● **Required tasks**
1 – In the car selling price notebook, what reason does the code comment give for the call plt.xlim(0,800000)?
2 – Name every plt function called in code cell In [56] of the car selling price notebook.
3 – Go on with the car selling price notebook from the point where it stops.

3.9 KM Driven and fuel_type vs Selling Price¶

In [56]:
### Km driven wrt selling price
plt.figure(figsize=(15,8))
sns.scatterplot(y=dataset['selling_price'], x=dataset['km_driven'], hue=dataset['fuel_type'])
plt.ylabel('Selling Price of Cars in Rupees',fontsize=15, fontweight='bold')
plt.xlabel("Km Driven in KM",fontsize=15, fontweight='bold')
plt.xlim(0,800000) #limit is used for scaling the axis
plt.ylim(0,10000000)
plt.title("KM Driven and fuel_type vs Selling Price",fontsize=15, fontweight='bold')
plt.show();

Observation¶

  1. It is difficult to sell car if Km Driven is greater than 20K.
  2. As the Km driven increases the the Selling price of cars Decreases.
  3. Majority of cars are either diesel or petrol.

3.10 KM Driven and seats vs Selling Price¶

In [57]:
### Km driven wrt selling price
plt.figure(figsize=(15,6))
sns.scatterplot(y=dataset['selling_price'], x=dataset['km_driven'], hue=dataset['seats'])
plt.ylabel('Selling Price of Cars in Rupees',fontsize=15, fontweight='bold')
plt.xlabel("Km Driven in KM",fontsize=15, fontweight='bold')
plt.xlim(0,800000) #limit is used for scaling the axis
plt.ylim(0,10000000)
plt.title("KM Driven vs Selling Price",fontsize=15, fontweight='bold')
plt.show();

Observation¶

  1. It is difficult to sell car if Km Driven is greater than 20K.
  2. As the Km driven increases the the Selling price of cars Decreases.
  3. Market is dominated by 3, 4 and 6 seater cars.
  4. As no. of seats decreases the selling price of cars increases.

● **Collected data**

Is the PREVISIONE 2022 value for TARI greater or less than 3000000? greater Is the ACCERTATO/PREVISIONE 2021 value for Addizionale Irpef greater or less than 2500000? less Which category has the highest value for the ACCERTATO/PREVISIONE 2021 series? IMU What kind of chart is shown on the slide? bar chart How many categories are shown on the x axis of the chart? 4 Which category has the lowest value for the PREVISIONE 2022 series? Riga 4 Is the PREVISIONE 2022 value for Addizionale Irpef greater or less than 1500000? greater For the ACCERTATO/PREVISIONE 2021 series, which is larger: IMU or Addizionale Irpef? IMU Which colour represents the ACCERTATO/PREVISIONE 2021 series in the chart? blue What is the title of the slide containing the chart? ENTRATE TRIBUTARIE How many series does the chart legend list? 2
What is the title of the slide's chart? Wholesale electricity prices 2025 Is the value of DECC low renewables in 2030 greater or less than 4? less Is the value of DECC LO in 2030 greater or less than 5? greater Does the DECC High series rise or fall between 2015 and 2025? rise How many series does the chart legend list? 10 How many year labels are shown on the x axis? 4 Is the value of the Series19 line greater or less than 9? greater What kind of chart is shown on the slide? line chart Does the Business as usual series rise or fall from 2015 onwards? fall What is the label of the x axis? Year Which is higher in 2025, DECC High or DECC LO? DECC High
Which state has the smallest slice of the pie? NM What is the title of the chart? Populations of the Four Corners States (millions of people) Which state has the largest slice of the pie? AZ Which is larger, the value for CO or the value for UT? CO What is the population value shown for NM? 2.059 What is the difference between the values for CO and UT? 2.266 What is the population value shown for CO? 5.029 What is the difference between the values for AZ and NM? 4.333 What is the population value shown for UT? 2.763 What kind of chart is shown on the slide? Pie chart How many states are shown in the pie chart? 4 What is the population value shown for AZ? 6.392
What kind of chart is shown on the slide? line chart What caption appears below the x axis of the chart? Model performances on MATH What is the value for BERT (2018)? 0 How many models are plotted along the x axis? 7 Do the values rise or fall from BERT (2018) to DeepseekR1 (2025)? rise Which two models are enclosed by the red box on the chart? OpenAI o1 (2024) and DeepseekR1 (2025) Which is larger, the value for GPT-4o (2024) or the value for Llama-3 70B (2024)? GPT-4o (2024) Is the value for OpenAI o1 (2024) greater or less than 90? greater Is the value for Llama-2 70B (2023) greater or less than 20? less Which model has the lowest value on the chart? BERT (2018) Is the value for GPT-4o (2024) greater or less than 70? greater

● **Answers by task**
1 – The comment says the limit is used for scaling the axis.

2 – plt.figure, plt.ylabel, plt.xlabel, plt.xlim, plt.ylim, plt.title, plt.show

3 –
3.11 Numerical features and categorical features vs Selling Price¶

In [58]:
for i in [feature for feature in numerical_features if feature not in ['selling_price', 'km_driven']]:
    for j in ['seller_type', 'fuel_type', 'transmission_type']:
        plt.figure(figsize=(15,6))
        sns.scatterplot(y=dataset['selling_price'], x=dataset[i], hue=dataset[j])
        plt.ylabel('Selling Price of Cars in Rupees',fontsize=15, fontweight='bold')
        plt.xlabel("{}".format(i),fontsize=15, fontweight='bold')
        plt.ylim(0,10000000)
        plt.title("{} and {} vs Selling Price".format(i,j),fontsize=15, fontweight='bold')
        plt.show();

Observation¶

  1. As the vehicle age increase the selling price of vehicle decreases.
  2. Dealers are able to sell the cars at higher price than individual owners.
  3. Between 1 to 7 vehicle age seller has better chance to get a good price of car.
  4. On an average disesl cars are more in demand than petrol car and they sell for higher price.
  5. Majority of cars are either diesel or petrol.
  6. Automatic transmission cars recieve higher selling price than manual transmission cars.
  7. Majority of cars have mileage between 10 to 26 Km/Lt.
  8. Cars having mileage between 10 to 20 may get higher selling price offer.
  9. It is evident that CNG cars have more mileage than petrol and diesel.
  10. Manual transmission cars have more Mileage in comparision to Automatic transmiossion cars.
  11. Engine with 1000 to 3000 bhp get more buyer attention.
  12. As the max power increases the selling price of cars also increases.
  13. Majority of high power cars is sold by dealers.
  14. Diesel cars have more power in comparision to Petrol cars.
  15. Cars with high power generally comes with automatic transmission.
  16. Majority of cars have 4,5 and 7 seats.
  17. More than 6 seater car is usually diesel car.

3.12 Fuel Type analysis¶

In [59]:
### most cars sold on fuel type
plt.figure(figsize=(10,6))
sns.countplot(x=dataset['fuel_type'])
plt.ylabel("Count of Cars sold",fontsize=15, fontweight='bold')
plt.xlabel("Fuel Type",fontsize=15, fontweight='bold')
plt.xticks(rotation=45)
plt.title("Most Sold Car based on Fuel Type",fontsize=15, fontweight='bold')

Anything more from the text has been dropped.